这对近半年未见面的父子间终于有了冷漠以外的情绪流动——时铭析对时黯长久的沉默失去耐心:“你到底办得好什么事?”
“皇帝对这门婚事并不反对,今天托你二叔转告,让你辅导皇女的课业。”
“连取悦女人都做不到,时黯,我希望你好好想想,你活着的意义是什么?到底还要让这个家族对你失望多少次?”
时黯脸色一白,几乎是下意识顺着父亲的话答道:“抱歉……我不会再让您失望了。”
时铭析起身,没有给时黯一个多余的眼神,快步从他身边走过,带起一阵冷风。
冷淡却刺骨的凉意后,世界终于又只剩下时黯一人。比起“审判者”离开后的放松,恐惧与焦虑混杂的烦躁几乎将时黯的思绪占满。
他毫无知觉地回到卧室躺下,望着空荡的天花板出神。
他突然开始幻想,如果,他不是风光霁月的时家小少爷,如果他只是下城挣扎在生存需求上的“贱民”,会不会反而比现在幸福?
可以不用冰冷的外壳武装自己,可以不用遮掩自己对游戏的热爱,可以堂堂正正地向自己这样的“一等公民”在游戏里发起挑战。
就算不幸没能在下城的贫瘠中幸存,也好过精疲力尽地扮演被架在台面动弹不得的时小少爷。
少爷?这个家族到底有几个人把他当少爷,或者说,把他当人?
时黯双手覆在脸上,又在下一秒不得不打起精神来——TGC的经理纸鹤来电。
“好消息,将白加入我们的意向很大。”
总算有一件不那么糟心的事。
时黯轻轻吐出一口气,轻声问道:“道具位呢?”
“……悬,转会期已经结束了,还在市场上流动的道具选手没几个够得上一级联赛的及格线。”
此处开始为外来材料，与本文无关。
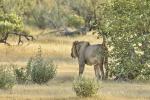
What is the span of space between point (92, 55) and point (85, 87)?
24.6 ft

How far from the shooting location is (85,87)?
Answer: 58.6ft

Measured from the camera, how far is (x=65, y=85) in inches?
885

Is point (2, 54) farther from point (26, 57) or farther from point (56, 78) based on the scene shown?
point (56, 78)

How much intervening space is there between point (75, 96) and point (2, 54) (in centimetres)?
1845

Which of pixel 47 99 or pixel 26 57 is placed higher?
pixel 47 99

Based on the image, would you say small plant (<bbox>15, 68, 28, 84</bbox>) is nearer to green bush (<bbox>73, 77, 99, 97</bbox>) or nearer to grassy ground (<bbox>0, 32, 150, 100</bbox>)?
grassy ground (<bbox>0, 32, 150, 100</bbox>)

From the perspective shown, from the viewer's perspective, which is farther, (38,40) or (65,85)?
(38,40)

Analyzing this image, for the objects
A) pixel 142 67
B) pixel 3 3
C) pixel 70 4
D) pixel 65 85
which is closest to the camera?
pixel 65 85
“天梯上目前也没挖掘出道具思路亮眼的选手,只靠将白的话这个赛季恐怕……”
时黯不置可否:“将白的价值不止在成绩上。”
对面沉默许久,轻叹一口气道:“是吗……我还是坚持我的想法,这个节点买这么不稳定的选手进来不是明智之举。”
“所以我也没有阻止你接触其他选手。”时黯听了也并不生气,温和道:“先别急着下结论,试训后我相信你会有所改观的。”
“试训时间约了吗?”
“约了明天。”
“明天?”时黯诧异,“上城的入城审批流程什么时候这么高效了?”
纸鹤回答得简洁明了:“她说她就在中央城。”
时黯挑眉,这下更确定了先前那个在论坛上和他对线的人就是将白。
“具体时间安排好了发一份给我,我过来一趟。”
电话挂断,沉抑的焦虑也从时黯脑海中散去不少。
作为上城革新派的代表人物,时黯只是一个正年少的网瘾少年。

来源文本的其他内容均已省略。